Programme

Ludwig van Beethoven (1770–1827)
Concerto pour violon et orchestre en ré majeur op.61
Allegro ma non troppo
Larghetto
Rondò, Allegro

Symphonie N° 3 en mi bémol majeur op.55 "Eroica"
Allegro con brio
Marcia funebre. Adagio  assai
Scherzo. Allegro vivace
Finale. Allegro molto

Christian Tetzlaff, Violon

Orchestre de la Suisse Romande

Daniele Gatti, direction

Lugano, LAC – Lugano Arte e CUltura, Sala Teatro, dimanche 25 mai 2025, 19h00

Depuis quelques années, Daniele Gatti est un invité régulier de l’Orchestre de la Suisse Romande, et cette saison, c’est un Beethoven particulièrement attirant qui est au programme, avec le concerto pour violon op.61 et comme soliste Christian Tetzlaff , l’un des très grands violonistes de l’époque et la symphonie n°3 Eroica. Si aujourd’hui la recherche (et les modes) proposent des interprétations de Beethoven marquées par les couleurs du baroque, et c’est toujours très stimulant aussi, c’est tout aussi passionnant de retrouver un Beethoven au son « traditionnel », avec un orchestre moderne pour l’occasion transfiguré par la présence au pupitre d’un grand chef.
C’est à Lugano, dans cette belle salle du LAC (Lugano Arte e Cultura) à l’acoustique impitoyable où l’OSR était accueilli que nous l’avons entendu, et ce fut un moment fulgurant d’énergie et de grandeur d’un côté (Eroica), de virtuosité incroyable de l’autre (Concerto pour violon), mais sans démonstration, dans la simplicité d’un témoignage de ce que peut être un grand moment Beethovénien.

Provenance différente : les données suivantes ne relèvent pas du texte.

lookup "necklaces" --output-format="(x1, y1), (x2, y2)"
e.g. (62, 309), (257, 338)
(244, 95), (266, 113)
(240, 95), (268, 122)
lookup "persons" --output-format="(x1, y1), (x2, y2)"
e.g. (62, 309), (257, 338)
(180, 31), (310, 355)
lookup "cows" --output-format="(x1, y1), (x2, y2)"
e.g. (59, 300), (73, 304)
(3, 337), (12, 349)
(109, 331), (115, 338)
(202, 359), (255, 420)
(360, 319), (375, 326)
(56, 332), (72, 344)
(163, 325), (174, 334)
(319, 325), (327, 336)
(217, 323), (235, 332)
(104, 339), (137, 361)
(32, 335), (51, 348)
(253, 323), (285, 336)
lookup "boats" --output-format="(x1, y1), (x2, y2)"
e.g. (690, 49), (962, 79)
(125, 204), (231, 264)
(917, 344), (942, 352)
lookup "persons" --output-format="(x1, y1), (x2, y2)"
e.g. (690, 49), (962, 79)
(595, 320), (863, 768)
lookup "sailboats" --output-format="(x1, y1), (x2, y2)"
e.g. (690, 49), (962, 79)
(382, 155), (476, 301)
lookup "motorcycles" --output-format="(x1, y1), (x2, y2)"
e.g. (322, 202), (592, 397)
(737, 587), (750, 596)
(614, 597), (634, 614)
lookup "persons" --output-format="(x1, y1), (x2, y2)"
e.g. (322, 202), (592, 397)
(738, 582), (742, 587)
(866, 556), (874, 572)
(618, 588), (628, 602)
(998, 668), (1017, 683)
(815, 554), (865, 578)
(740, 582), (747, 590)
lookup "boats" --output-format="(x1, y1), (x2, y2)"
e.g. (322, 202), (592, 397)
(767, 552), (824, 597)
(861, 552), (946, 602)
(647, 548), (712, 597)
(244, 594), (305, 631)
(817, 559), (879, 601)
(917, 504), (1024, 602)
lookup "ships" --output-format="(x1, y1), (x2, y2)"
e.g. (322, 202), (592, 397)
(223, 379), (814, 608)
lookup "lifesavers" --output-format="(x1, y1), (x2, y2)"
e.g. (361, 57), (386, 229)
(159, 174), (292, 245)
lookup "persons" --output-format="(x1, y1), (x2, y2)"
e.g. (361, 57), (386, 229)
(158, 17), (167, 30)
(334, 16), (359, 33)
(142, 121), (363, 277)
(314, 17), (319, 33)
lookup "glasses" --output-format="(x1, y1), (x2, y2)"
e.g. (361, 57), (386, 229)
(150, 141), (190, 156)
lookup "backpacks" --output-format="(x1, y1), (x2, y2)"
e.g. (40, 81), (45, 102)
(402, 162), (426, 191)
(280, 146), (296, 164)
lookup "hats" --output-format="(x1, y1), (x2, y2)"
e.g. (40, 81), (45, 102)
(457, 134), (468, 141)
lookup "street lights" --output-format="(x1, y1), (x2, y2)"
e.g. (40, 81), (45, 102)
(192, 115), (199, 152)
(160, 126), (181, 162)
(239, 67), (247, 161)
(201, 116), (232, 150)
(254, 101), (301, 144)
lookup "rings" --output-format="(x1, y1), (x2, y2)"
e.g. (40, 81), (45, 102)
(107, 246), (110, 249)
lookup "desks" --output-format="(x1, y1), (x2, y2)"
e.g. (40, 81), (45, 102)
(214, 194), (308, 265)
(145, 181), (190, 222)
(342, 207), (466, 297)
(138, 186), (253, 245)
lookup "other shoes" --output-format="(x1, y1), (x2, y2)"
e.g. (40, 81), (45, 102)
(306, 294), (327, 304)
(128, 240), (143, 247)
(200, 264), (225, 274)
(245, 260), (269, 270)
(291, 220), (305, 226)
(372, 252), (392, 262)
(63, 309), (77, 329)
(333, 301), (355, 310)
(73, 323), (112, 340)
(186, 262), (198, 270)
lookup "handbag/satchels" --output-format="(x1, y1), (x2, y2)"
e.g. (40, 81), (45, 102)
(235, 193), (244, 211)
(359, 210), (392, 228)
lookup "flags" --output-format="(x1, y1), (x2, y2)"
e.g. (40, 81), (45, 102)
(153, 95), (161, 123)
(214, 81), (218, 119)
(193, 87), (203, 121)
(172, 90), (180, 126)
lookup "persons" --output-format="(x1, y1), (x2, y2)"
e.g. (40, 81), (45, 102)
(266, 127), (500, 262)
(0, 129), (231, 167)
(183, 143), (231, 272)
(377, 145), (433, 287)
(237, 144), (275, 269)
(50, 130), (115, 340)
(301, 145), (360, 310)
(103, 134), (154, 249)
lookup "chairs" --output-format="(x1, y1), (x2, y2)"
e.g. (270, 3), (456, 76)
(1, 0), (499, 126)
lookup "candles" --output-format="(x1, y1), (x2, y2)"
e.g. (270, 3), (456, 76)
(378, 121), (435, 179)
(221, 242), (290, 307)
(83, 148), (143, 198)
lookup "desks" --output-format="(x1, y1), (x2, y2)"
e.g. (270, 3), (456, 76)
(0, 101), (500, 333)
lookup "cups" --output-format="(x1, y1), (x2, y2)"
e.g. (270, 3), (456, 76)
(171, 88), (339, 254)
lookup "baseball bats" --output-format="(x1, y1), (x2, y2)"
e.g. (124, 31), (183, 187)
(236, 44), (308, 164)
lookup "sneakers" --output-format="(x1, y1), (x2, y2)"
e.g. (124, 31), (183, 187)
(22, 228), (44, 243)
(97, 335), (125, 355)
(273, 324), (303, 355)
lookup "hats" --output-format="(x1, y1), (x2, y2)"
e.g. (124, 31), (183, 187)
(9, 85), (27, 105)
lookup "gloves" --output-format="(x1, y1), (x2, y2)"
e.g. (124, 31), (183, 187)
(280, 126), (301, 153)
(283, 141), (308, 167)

En écrivant cet article, nous venons d’apprendre la nomination de Daniele Gatti comme Directeur musical du Teatro del Maggio à Florence, après que la Scala eut considéré du haut de sa provinciale grandeur qu’il n’était pas digne d’elle. C’est une excellente nouvelle car l’orchestre du Maggio Musicale Fiorentino est une formation de grande qualité, ouverte, au répertoire large et qui a accompagné avec quel brio l’histoire de la musique en Italie après la deuxième guerre mondiale.
Daniele Gatti fait partie de cette génération de chefs italiens formés à l’école italienne (et milanaise) de direction d’orchestre qui a su s’imposer très vite comme chef symphonique à la tête d’orchestres internationaux comme le Royal Philharmonic Orchestra ou l’Orchestre National de France, et aujourd’hui il est Chefdirigent de la Staatskapelle Dresden, qui l’a voulu expressément à sa tête comme successeur de Christian Thielemann. Cela nous en dit long sur la largeur de son répertoire symphonique, très marqué par le romantisme et le post romantisme (Berlioz, Schubert, Mendelssohn, Schumann, Mahler, Wagner) mais aussi par le XXème siècle (Berg, Strauss, Chostakovitch) et de son répertoire lyrique où il dirige aussi bien Rossini, Donizetti que Verdi, Puccini ou Berg (son Wozzeck est superbe). Peu de chefs savent avec cette sûreté embrasser tant de genres et de couleurs, tant d’époques et de styles. Le retrouver ce soir dans Beethoven, c’est aussi en quelque sorte retourner aux racines de ses lectures, toujours attentives et rigoureuses, mais aussi souvent fortement colorées par sa personnalité. Il y a en effet longtemps qu’on n’avait pas entendu un Beethoven pareil, à la fois classique et passionné, et si « résolu ».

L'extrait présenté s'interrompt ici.